Provided records |
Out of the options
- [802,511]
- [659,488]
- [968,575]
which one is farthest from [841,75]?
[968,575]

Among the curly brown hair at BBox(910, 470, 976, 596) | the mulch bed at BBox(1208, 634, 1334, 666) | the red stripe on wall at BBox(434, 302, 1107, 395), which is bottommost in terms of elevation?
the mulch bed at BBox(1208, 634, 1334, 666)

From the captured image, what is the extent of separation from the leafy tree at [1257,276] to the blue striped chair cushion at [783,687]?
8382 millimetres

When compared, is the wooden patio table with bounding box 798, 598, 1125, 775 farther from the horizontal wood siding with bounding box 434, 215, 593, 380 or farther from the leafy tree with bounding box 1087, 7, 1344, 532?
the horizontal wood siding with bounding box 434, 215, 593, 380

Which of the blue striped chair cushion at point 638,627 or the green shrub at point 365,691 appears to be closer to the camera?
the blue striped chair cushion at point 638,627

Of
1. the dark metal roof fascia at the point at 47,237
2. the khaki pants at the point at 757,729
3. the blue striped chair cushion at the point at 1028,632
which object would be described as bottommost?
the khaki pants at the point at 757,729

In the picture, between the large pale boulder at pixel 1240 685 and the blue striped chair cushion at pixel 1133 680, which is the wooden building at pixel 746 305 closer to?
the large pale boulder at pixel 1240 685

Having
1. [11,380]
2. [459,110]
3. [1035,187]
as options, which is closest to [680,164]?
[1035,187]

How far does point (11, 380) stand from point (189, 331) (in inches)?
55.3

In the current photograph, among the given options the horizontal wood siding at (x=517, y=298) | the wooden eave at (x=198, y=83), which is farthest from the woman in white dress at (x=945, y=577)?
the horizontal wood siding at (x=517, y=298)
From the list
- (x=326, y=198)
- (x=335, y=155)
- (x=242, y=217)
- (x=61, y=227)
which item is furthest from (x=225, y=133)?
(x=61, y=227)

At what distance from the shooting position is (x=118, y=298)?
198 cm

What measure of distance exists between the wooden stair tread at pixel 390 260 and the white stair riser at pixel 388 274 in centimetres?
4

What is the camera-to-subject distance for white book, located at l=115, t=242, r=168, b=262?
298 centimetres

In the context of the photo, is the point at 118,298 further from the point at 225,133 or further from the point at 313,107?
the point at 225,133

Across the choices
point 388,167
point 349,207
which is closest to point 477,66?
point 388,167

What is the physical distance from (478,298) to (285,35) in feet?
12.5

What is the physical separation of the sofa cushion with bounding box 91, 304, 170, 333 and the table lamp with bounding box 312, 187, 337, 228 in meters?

Job |
Arrange the listing as a Markdown table, starting at the line that contains "From the list" and ending at the last line of the listing. Use the columns Row and Line, give each non-blank line its own numbered row, and leave out blank lines.

Final result |
| Row | Line |
|---|---|
| 1 | From the list |
| 2 | - (x=326, y=198) |
| 3 | - (x=335, y=155) |
| 4 | - (x=242, y=217) |
| 5 | - (x=61, y=227) |
| 6 | which item is furthest from (x=225, y=133)? |
| 7 | (x=61, y=227) |
| 8 | At what distance from the shooting position is (x=118, y=298)? |
| 9 | 198 cm |
| 10 | What measure of distance exists between the wooden stair tread at pixel 390 260 and the white stair riser at pixel 388 274 in centimetres? |
| 11 | 4 |
| 12 | What is the camera-to-subject distance for white book, located at l=115, t=242, r=168, b=262? |
| 13 | 298 centimetres |
| 14 | In the context of the photo, is the point at 118,298 further from the point at 225,133 or further from the point at 313,107? |
| 15 | the point at 225,133 |
| 16 | Across the choices |
| 17 | point 388,167 |
| 18 | point 349,207 |
| 19 | which is closest to point 477,66? |
| 20 | point 388,167 |
| 21 | What is the physical distance from (478,298) to (285,35) in feet? |
| 22 | 12.5 |
| 23 | What is the physical separation of the sofa cushion with bounding box 91, 304, 170, 333 and the table lamp with bounding box 312, 187, 337, 228 in meters? |